** Texte de lecture **
==============================

Un proche conseiller de Netanyahu me fait remarquer que s’ils entendaient véritablement mettre un terme à leur programme, les Perses ne souffriraient d’aucun désagrément en acceptant les conditions édictées par le 1er ministre ; à savoir, cesser l’enrichissement de l’uranium, se séparer de l’uranium déjà enrichi, démanteler Fodow et arrêter le programme du plutonium.
« Et s’ils désirent de l’uranium pour effectuer des recherches dans le domaine médical », m’affirme la même source, « ils n’ont qu’à conserver quelques kilos d’uranium enrichi à 3% ; personne n’a jamais entendu parler d’un appareil médical qui utiliserait un enrichissement supérieur », ajoute-t-il, « ces gens doivent décider s’ils veulent soigner les malades ou les rôtir », note-t-il avec le sourire, « et ils possèdent suffisamment d’uranium à 3% pour 10 000 ans de recherche médicale », conclut mon interlocuteur sur le même ton.
Rohani va probablement prononcer un discours hyper-pacifiste à l’ONU ; pas une harangue idéologique mais quelque chose qui ressemblera à une proposition pratique et tentante.
Les conseillers des chefs d’Etat occidentaux ne sont peut-être pas au niveau de leurs homologues perses, mais ils ont également appris les principes de la diversion à l’université. Tous ne sont pas naïfs au point de croire n’importe quoi. Le porte-parole de la Maison Blanche, Jay Carney, s’est ainsi fendu d’une mise au point après la publication de l’existence d’échanges épistolaires entre les deux présidents : « la fenêtre d’opportunité pour résoudre cela diplomatiquement est ouverte, mais elle ne le restera pas indéfiniment ».
D’autres diplomates nous ont dit attendre avec impatience une nouvelle réunion prévue le 27 courant à Vienne. A cette occasion, ils devraient recevoir la réponse de Salehi quant à la requête toujours rejetée par Ahmadinejad de laisser les inspecteurs de l’AIEA visiter le site de Parchin, où ils soupçonnent les Iraniens d’avoir réalisé des tests de matériels nucléaires à usage exclusivement militaire. « Nous allons vite voir s’ils bluffent ou s’il y a matière à discuter », m’a dit un vieux diplomate britannique, ami de la Ména depuis ses débuts.
Que nous soyons en présence d’une tentative de diversion de la part de Téhéran ne fait l’objet d’aucun doute sensé : si Téhéran avait continué de se livrer aux activités d’enrichissement au rythme qui était le sien en mars dernier, il se serait par trop approché du point de non-retour et Israël, au moins elle, serait déjà intervenue militairement.

==============================

Recopiez, s'il vous plaît, le passage du texte sur le programme nucléaire iranien qui commence par « Que nous soyons » et va jusqu'à « déjà intervenue militairement. », en changeant « Téhéran » en « la République islamique ».

(Entrées enregistrées)

==============================

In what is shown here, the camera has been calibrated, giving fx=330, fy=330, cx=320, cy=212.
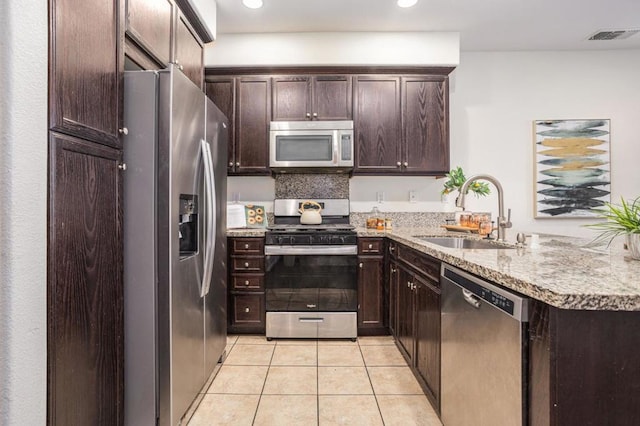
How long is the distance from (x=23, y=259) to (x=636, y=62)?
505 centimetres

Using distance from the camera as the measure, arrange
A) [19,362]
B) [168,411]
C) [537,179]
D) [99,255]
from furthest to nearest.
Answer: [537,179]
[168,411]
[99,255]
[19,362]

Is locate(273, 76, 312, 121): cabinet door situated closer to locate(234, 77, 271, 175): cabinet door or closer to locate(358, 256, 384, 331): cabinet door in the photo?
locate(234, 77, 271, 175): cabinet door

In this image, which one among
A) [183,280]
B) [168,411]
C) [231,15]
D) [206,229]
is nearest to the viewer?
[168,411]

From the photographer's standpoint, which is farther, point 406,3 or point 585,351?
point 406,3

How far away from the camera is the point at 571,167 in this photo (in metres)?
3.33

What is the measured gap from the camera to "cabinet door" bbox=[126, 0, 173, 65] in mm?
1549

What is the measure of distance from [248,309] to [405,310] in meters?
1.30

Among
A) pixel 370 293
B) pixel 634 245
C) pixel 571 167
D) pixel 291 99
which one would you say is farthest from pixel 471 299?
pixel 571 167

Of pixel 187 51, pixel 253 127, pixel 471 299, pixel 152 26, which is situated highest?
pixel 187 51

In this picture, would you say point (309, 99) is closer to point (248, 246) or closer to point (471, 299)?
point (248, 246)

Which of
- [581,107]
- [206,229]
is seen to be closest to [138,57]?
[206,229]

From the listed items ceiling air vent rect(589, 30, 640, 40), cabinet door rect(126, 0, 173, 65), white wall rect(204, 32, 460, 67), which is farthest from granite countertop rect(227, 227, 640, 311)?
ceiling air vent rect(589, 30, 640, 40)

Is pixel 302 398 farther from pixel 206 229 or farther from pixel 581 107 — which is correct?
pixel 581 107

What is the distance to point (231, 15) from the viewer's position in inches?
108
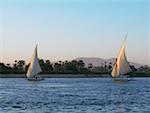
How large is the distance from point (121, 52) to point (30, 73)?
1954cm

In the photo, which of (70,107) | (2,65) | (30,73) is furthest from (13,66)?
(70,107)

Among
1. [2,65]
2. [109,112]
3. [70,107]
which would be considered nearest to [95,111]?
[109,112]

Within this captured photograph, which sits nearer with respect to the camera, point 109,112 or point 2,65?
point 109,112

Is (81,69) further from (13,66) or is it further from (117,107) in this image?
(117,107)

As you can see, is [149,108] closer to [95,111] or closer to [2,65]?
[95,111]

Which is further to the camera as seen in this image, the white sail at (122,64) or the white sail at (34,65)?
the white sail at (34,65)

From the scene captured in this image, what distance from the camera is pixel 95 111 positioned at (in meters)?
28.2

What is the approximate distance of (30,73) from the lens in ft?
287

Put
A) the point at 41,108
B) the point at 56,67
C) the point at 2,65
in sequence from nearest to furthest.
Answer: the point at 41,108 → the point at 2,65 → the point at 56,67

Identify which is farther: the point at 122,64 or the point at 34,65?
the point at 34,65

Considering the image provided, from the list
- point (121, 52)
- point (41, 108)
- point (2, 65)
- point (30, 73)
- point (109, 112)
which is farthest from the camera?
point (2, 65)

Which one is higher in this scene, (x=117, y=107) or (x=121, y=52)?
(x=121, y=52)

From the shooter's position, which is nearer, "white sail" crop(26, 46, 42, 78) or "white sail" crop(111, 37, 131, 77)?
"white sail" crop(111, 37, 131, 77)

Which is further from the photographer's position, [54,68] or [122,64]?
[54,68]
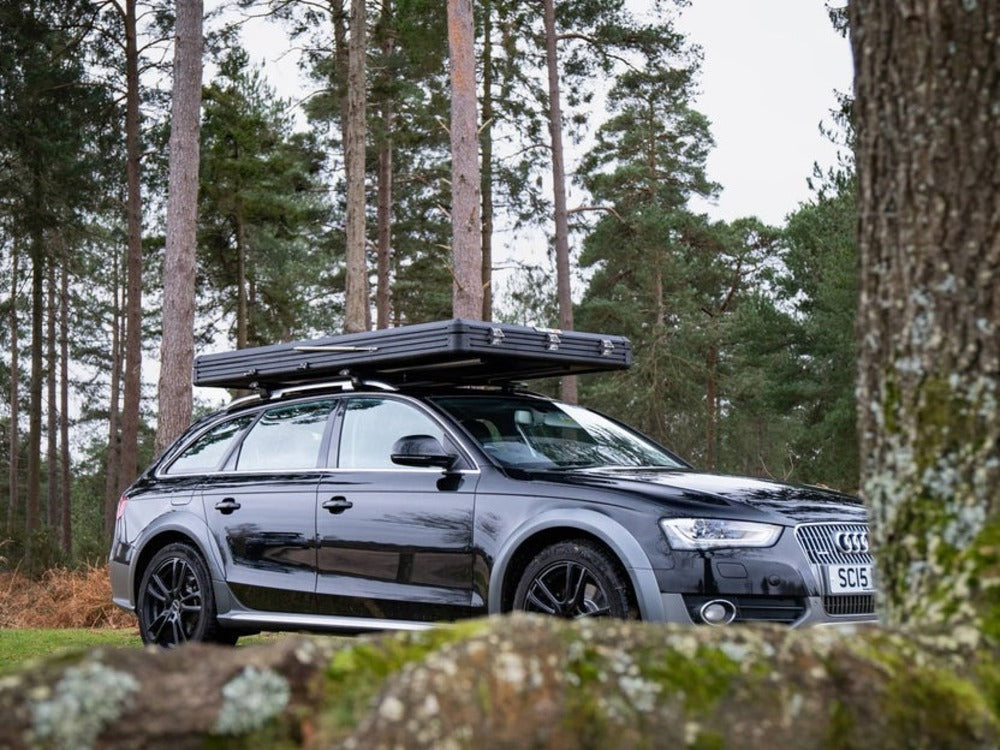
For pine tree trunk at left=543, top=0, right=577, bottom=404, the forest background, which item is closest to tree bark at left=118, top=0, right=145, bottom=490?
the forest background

==============================

** Réponse **
Que nous soyons en présence d’une tentative de diversion de la part de la République islamique ne fait l’objet d’aucun doute sensé : si la République islamique avait continué de se livrer aux activités d’enrichissement au rythme qui était le sien en mars dernier, il se serait par trop approché du point de non-retour et Israël, au moins elle, serait déjà intervenue militairement.